- Submitter (Affiliation): Bruno Sánchez-Andrade Nuno, ED at Clay
- Data Provider (Legal Entity): Clay, a fiscally sponsored project of the 501(c)(3) Radiant Earth
- Homepage: http://earthindex.ai/
Clay, "AI for Earth," is a non-profit effort to bring the latest progress in AI and geospatial technology to most people and organizations. Clay uses open data, open source, open models, and responsible AI frameworks to make Earth observation a force for positive change. Clay creates, maintains, and releases the Clay model, which frontloads undifferenciated computation to enable faster, easier and cheaper use of geospatial data. We also create tools to integrate the model. Finally, we also create no-code apps to maximize usability and impact for non-technical users.
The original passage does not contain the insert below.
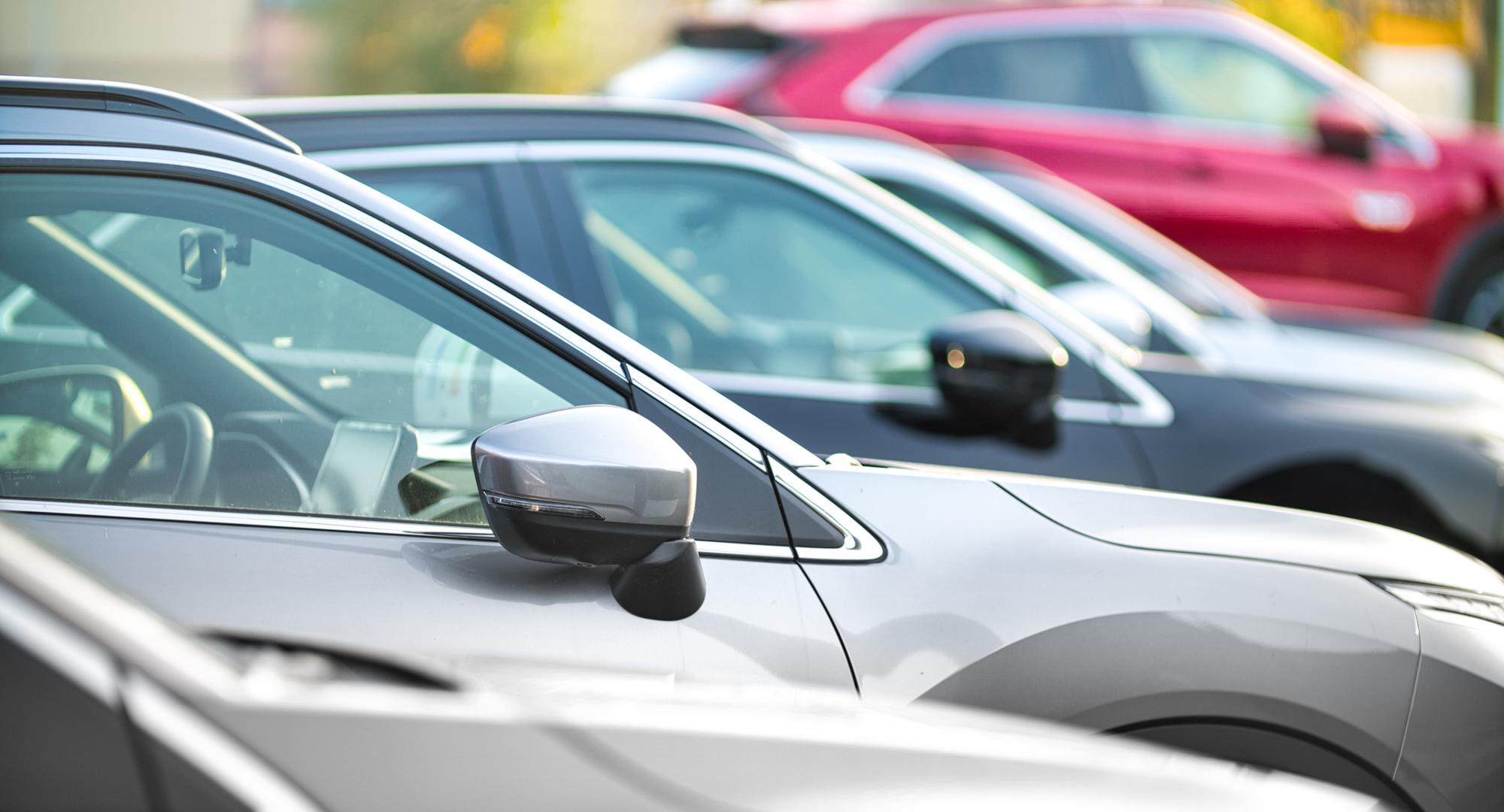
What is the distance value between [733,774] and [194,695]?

- URL: https://beta.source.coop/clay/clay-model-v0-embeddings/
- Documentation: https://beta.source.coop/repositories/clay/clay-model-v0-embeddings/description/
- Projection: EPSG:6326 (WGS-84)
- License: ODC-BY
Field Name | Type | Description |
---|---|---|
index | int64 | Index of the subwindow within the MGRS tile. |
source_url | string | S3 URL where the source imagery lives as a TIFF |
date | date | Date of embedding creation |
embeddings | float[] | The embeddings |
geometry | geometry | Geometry of the source location of the embedding |
Filename is MGRS_date_range_version
No additional metadata, just what's in the GeoParquet spec.
This is a first draft releasing embeddings, done with Clay Model v0.1. These embeddings correspond to all the training input.
We already have a newer Clay Model v1 and are actively seeking feedback on what format and metadata to use.
Our current thinking is:
Field Name | Type | Description | Rationale |
---|---|---|---|
Universally Class Identifier | string | Multi-Class-based identifier of the embedding: location, time, instrument, model, ... | Allows to identify and parse class based on ID |
source_url | string | S3 URL where the source imagery lives as a COG TIFF | Allows to pull a view of actual source when needed |
date | date | Date of embedding creation | |
source_model | string | Model used to create the embedding | |
loss | float | Loss between the output using the embedding and the input | |
loss_metric | string | Metric used to measure difference between input and reconstruction | |
source_creator | string | Originator | Allows to tag who, why created the embedding, e.g., an app |
embeddings | float[] | The embedding | |
geometry | geometry | Geometry of the source location of the embedding |
Since the v1 training is ~70x bigger, we are not planning to create all the embeddings until we QA their quality. Eventually, we plan to create embeddings for all the open data archives.
Specifically, we seek input on the value of adding a "loss" measure. Adding this should both inform the expected quality of the embedding representing the input image and help quickly identify unusual losses (e.g., clouds will probably yield very low losses, and unusual features will have high losses). We also don't know if we should allow different metrics.